Document passage:
══════
A ladder manufacturing company manufactures foldable step ladders of aluminum as shown in Fig. The lengths of two legs AB and AC are both equal to 110 cm and the angle between the two legs is $30^{\circ}$. On the basis of the above information answer the following questions:

(i) $\angle A B C$ is equal to
(a) $70^{\circ}$ $\quad$(b) $75^{\circ}$(c) $85^{\circ}$ $\quad$(d) $60^{\circ}$
(ii) If $\angle B A C=60^{\circ}$, then $B C=$
(a) 120 cm $\quad$(b) 55 cm $\quad$(c) 110 cm $\quad$(d) 100 cm
(iii) $\triangle A B C$ is
(a) isosceles acute angled $\quad$ (b) right angled isosceles
(c) isosceles obtuse angled$\quad$(d) equilateral
(iv) In two triangles ABC and DEF, if $\angle A=\angle D, A B=D E$ and $A C=D F$, then the criterion by which two triangles are congruent is
(a) SSS $\quad$(b) ASA $\quad$(c) AAS $\quad$(d) SAS

Answer

(i) (b): We have, AB = AC. So, $\triangle A B C$ is isosceles.
══════
Information provided:
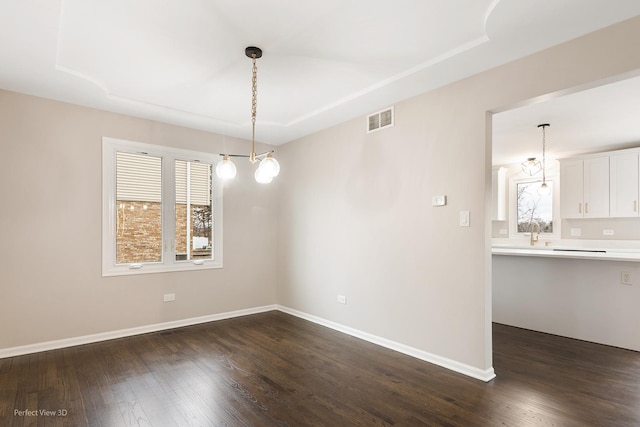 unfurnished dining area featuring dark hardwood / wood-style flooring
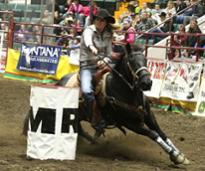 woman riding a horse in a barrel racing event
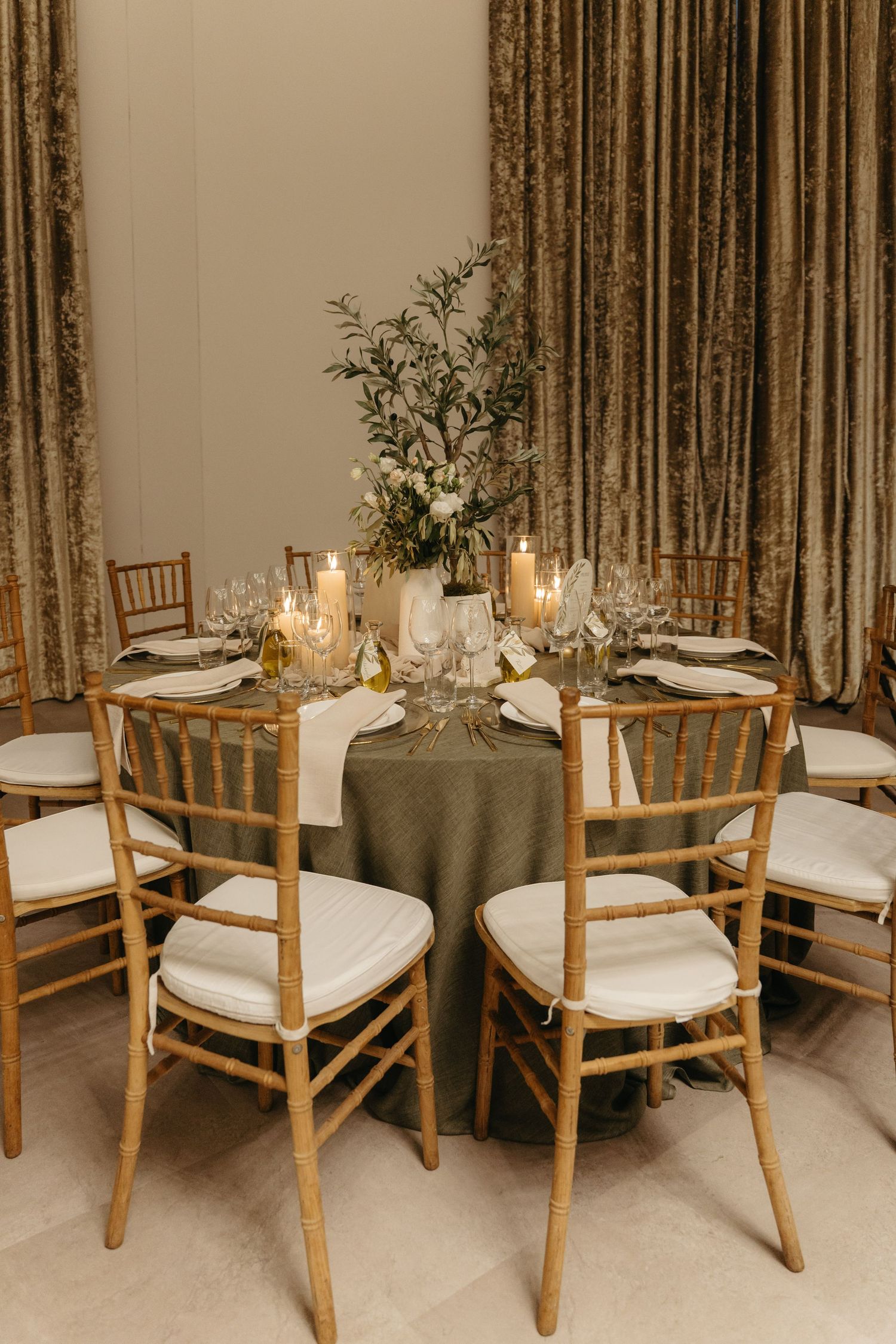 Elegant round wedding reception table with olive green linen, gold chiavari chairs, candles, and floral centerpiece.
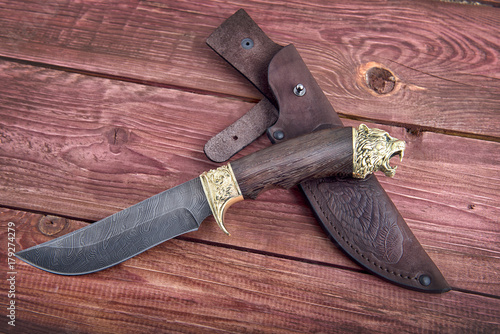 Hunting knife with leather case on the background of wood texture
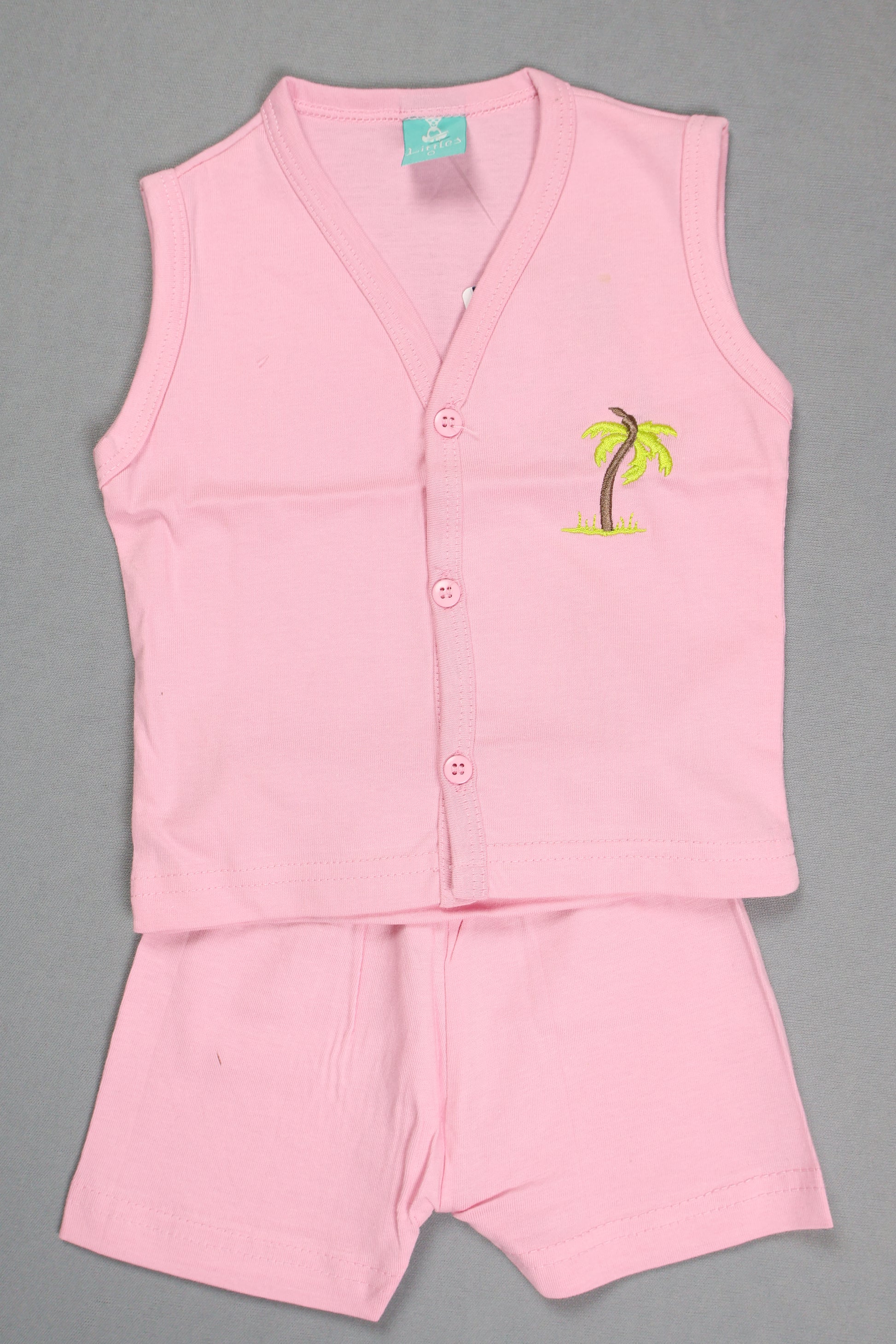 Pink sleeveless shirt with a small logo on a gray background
══════
Problem statement:
Quote the part of the ladder problem above that begins with the words "(i) $\angle A" and ends with the words "C$ is isosceles.".

Response:
(i) $\angle A B C$ is equal to
(a) $70^{\circ}$ $\quad$(b) $75^{\circ}$(c) $85^{\circ}$ $\quad$(d) $60^{\circ}$
(ii) If $\angle B A C=60^{\circ}$, then $B C=$
(a) 120 cm $\quad$(b) 55 cm $\quad$(c) 110 cm $\quad$(d) 100 cm
(iii) $\triangle A B C$ is
(a) isosceles acute angled $\quad$ (b) right angled isosceles
(c) isosceles obtuse angled$\quad$(d) equilateral
(iv) In two triangles ABC and DEF, if $\angle A=\angle D, A B=D E$ and $A C=D F$, then the criterion by which two triangles are congruent is
(a) SSS $\quad$(b) ASA $\quad$(c) AAS $\quad$(d) SAS

Answer

(i) (b): We have, AB = AC. So, $\triangle A B C$ is isosceles.